## Aufgabe 1:
Mit welcher Gewichtsvariante des DAM Wellenpilkers wurde laut dem ersten Beitrag im Seitentext der bisher größte Ostsee-Dorsch gefangen?
## Aufgabe 2:
Übersetze den Satz „Die haben in kürzester Zeit viel Fisch gefangen.“ aus dem Seitentext ins Englische.
## Aufgabe 3:
Zitiere aus dem Seitentext die Stelle, die mit den Worten "Ich rede hier" einsetzt, und höre nach den Worten "keinen Bellyboot-Fahrer versenken." auf.

Ahoi,die alten DAM Wellenpilker sind legendär. Mit der 70g Variante konnte ich meinen bisher größten Ostsee Dorsch fangen. Auch wenn der Trend zum
Gummi geht,fische gern mit den DAM Pilkern. Ich besitze mehrere hundert Pilker aus Nachlässen oder von Fischern
aber ans Band geht wenn Pilker gern ein alter Klassiker.                         Kürzlich konnte ich auf dem
Flohmarkt 4 nagelneue aber sehr alte DAM Wellenpilker in der mir bis dahin unbekannten 30g Version erstehen. Die haben in kürzester Zeit viel Fisch gefangen. Hin und findet man alte Originale in der 1.2.3 deins Bucht.


----------



## yukonjack (27. Dezember 2016)

*AW: Wer kennt Helbi Fish ???*

Ja, haben die alten Dinger nun wirklich besser gefangen? Wenn ich so zurück denke, 2,40m Steckrute, WG so um die 50gr. (bis 120gr. Pilker ran gebammelt) 0,45 Mono und ne Rolle die ich heute nicht mal auf Aal verwenden würde. Wir haben damit alles(reichlich), Dorsch, Wittling ,Hornhecht und Platte gefangen. Alles mit Pilkern ab 80gr.
 Ich rede hier vom Kutterangeln (Heiligenhafen/Fehmarn) und davon dass wir damals noch 2,5- 3 Std rausgefahren sind. Heute müssen die Kutterkapitäne ja aufpassen dass sie keinen Bellyboot-Fahrer versenken.


----------



## yukonjack (27. Dezember 2016)

*AW: Wer kennt Helbi Fish ???*



Trollegrund schrieb:


> Ahoi,die alten DAM Wellenpilker sind legendär. Mit der 70g Variante konnte ich meinen bisher größten Ostsee Dorsch fangen. Auch wenn der Trend zum
> Gummi geht,fische gern mit den DAM Pilkern. Ich besitze mehrere hundert Pilker aus Nachlässen oder von Fischern
> aber ans Band geht wenn Pilker gern ein alter Klassiker. Kürzlich konnte ich auf dem
> Flohmarkt 4 nagelneue aber sehr alte DAM Wellenpilker in der mir bis dahin unbekannten 30g Version erstehen. Die haben in kürzester Zeit viel Fisch gefangen. Hin und findet man alte Originale in der 1.2.3 deins Bucht.



willst du uns jetzt neidisch machen, du Glücklicher----------


----------

## Einträge:
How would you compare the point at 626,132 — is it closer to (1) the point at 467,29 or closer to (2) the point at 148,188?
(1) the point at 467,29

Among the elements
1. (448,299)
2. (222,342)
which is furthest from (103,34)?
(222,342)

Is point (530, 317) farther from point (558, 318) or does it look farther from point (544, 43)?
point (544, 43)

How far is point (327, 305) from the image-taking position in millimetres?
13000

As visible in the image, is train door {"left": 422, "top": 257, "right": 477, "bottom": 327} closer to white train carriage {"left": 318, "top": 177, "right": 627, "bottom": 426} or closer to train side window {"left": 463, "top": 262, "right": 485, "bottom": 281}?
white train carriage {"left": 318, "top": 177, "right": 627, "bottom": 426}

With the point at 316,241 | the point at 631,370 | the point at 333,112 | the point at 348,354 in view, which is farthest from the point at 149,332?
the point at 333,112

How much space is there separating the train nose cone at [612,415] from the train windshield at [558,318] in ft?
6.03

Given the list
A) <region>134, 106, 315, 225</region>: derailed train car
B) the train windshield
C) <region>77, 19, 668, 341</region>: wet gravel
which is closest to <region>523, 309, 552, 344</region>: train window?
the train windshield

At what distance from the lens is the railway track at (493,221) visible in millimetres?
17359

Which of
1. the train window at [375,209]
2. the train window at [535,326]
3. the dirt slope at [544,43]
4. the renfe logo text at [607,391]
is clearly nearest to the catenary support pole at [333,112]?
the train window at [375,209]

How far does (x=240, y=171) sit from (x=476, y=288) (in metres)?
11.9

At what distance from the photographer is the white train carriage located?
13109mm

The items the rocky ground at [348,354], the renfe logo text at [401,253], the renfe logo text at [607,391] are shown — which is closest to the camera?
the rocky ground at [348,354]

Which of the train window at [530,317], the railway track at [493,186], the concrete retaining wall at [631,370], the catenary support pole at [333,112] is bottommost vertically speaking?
--
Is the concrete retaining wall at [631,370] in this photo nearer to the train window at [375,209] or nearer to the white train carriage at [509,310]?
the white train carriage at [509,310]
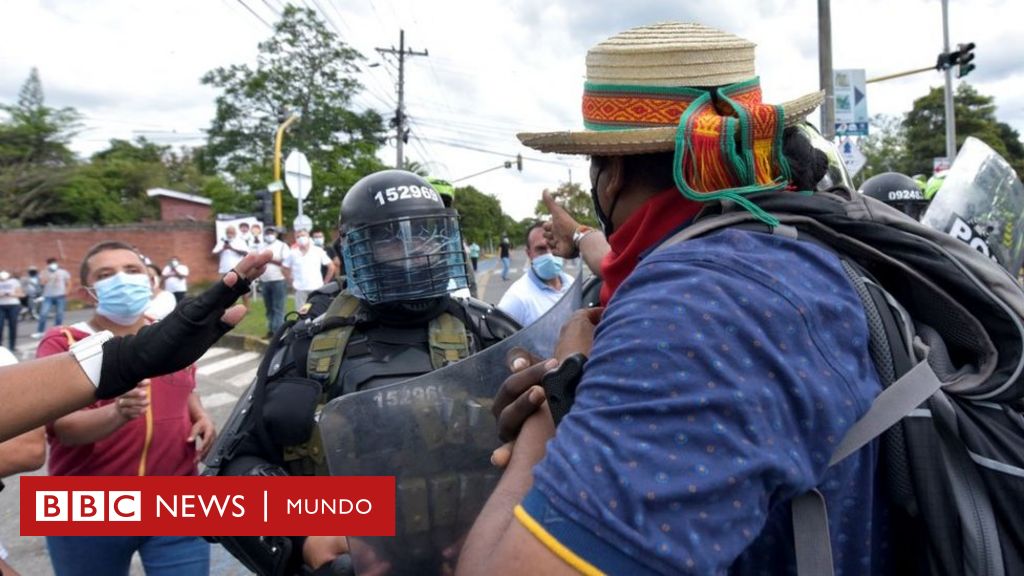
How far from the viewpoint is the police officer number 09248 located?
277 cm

## Lösung 1:
Mit der 70g Variante.

## Lösung 2:
They caught a lot of fish in a very short time.

## Lösung 3:
Ich rede hier vom Kutterangeln (Heiligenhafen/Fehmarn) und davon dass wir damals noch 2,5- 3 Std rausgefahren sind. Heute müssen die Kutterkapitäne ja aufpassen dass sie keinen Bellyboot-Fahrer versenken.